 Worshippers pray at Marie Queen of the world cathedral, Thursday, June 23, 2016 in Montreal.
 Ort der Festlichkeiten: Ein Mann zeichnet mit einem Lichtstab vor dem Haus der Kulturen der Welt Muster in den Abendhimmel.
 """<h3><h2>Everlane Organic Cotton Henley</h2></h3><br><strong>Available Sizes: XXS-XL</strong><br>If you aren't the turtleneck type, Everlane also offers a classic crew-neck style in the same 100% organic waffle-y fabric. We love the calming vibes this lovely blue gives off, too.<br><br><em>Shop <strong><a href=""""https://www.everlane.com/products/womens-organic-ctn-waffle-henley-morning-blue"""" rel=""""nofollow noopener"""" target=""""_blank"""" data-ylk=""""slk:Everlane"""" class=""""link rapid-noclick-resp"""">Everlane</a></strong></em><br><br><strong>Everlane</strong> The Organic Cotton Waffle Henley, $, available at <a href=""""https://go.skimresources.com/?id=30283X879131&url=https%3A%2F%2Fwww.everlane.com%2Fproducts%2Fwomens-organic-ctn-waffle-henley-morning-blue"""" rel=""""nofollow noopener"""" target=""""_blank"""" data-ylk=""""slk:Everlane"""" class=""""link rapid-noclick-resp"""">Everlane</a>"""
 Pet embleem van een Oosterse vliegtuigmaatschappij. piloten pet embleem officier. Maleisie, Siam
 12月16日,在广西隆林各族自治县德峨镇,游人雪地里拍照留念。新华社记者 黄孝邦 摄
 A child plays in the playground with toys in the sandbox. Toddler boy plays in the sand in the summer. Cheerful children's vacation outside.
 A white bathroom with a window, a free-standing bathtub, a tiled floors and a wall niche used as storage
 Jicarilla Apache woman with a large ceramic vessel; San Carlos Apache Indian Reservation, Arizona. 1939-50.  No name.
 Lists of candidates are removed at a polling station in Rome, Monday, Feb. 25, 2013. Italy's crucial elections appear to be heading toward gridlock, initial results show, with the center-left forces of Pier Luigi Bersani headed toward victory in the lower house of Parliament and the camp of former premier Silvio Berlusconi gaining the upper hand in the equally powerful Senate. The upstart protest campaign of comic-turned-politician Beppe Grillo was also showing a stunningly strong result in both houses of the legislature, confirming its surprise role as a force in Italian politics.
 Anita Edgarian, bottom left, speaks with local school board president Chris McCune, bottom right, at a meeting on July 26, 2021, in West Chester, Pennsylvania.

## ACTION ITEM
Say how many lines in the records hold the string "left", please, and add no other words.

## RESPONSE FOR THIS EXERCISE
2